4. An experienced, shareholder-friendly management team
I like to see stability at the top of companies that I own, and we're in great shape here as well -- Gilead's longtime CEO, John Martin, has been at the helm for nearly two decades, and his leadership and acumen for making smart acquisitions has greatly benefited shareholders.
More recently, the company has made strides to return a huge amount of cash directly to shareholders, as the company has authorized a monstrous $15 billion share repurchase program alongside a recently-initiated dividend payment that gives the stock a yield of around 1.6%.
5. All for a fair price
Even though Gilead's stock has been a huge winner over the past five years, its valuation has steadily been looking more and more attractive thanks to the company's enormous profit growth. When a stock is beating the market and is still getting cheaper, you can bet I pay attention.
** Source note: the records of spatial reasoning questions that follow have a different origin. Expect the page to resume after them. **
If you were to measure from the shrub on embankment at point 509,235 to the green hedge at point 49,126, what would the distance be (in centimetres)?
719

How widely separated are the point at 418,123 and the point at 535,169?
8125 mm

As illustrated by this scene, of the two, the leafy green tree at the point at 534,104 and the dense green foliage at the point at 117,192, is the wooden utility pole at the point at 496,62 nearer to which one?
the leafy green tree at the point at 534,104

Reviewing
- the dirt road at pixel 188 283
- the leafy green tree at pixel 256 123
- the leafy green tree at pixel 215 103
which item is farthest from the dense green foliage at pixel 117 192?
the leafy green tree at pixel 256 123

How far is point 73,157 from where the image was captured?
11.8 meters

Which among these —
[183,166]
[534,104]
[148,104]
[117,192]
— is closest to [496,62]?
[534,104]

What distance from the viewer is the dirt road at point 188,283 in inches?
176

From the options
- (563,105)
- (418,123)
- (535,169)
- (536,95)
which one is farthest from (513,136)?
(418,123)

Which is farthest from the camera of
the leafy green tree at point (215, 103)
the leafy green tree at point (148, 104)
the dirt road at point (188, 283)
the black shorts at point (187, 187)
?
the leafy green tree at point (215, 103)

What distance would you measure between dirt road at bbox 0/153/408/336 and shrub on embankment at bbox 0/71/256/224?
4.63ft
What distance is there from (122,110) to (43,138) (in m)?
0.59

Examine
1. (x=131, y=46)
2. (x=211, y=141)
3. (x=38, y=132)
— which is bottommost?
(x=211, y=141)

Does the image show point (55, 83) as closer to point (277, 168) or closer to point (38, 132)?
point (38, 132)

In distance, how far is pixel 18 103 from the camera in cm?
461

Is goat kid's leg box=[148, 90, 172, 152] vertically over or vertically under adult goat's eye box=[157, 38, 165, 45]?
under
At a time when many biotech stocks are fetching huge premiums, Gilead is bucking the trend and is currently trading for around 11 times trailing earnings. I'd say that's a perfectly fair price to pay.
The bear case
Of course, Wall Street is certainly aware of all of this information, so how could a company as big and well-known as Gilead be trading for such a cheap price? I think it largely boils down to worries over competition for Gilead's drugs, with the current worries particularly focused on competing hepatitis C treatments such as Viekira Pak, made by fellow industry giant AbbVie. Investors are worried that AbbVie could start undercutting Gilead's pricing in an effort to steal market share. Meanwhile, down the road, other companies are certainly looking to enter the hepatitis C market as well.
So far, this risk appears to be overblown, but it's certainly something investors need to keep an eye on.
Adding it all up
Gilead offers investors a wonderful combination right now: growth, value, and even a little bit of income. That's simply too much for this investor to pass up -- I'll be adding more shares to my portfolio.